The California Western Railroad was originally called the Fort Bragg Railroad and was built as a narrow gauge logging railroad in 1985. It ran from Fort Bragg CA, 40 miles east to Willits, CA. The line began as a vehicle for moving redwood logs to Mendocino Coast sawmills from the rugged backcountry. Steam passenger service was started in 1904, extended to the town of Willits in 1911, but was discontinued in 1925. It was renamed the California Western Railroad & Navigation Company in 1905 and in 1947 the name was shortened to the California Western Railroad. The railroad was initially operated as a division of the Fort Bragg mill.

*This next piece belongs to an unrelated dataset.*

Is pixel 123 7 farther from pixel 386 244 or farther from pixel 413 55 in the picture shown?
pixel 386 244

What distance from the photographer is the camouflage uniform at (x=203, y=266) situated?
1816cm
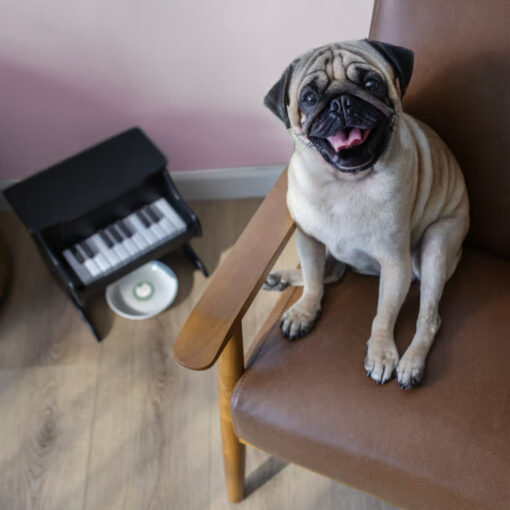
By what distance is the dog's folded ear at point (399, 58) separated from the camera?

In the mid 1960s, the Kyle Railways began managing the railroad, and purchased it in 1987. In Augus1996, a group comprised entirely of local Mendocino Coast investors purchased California Western.
The California Western acquired a second-hand "Mikado" type locomotives in 1964 from the Medford Corp. It was restored in 2003 and has been operational since.
Today the California Western is run as a tourist railroad and 2-8-2, number 45 is still operational and used on many weekend excursions.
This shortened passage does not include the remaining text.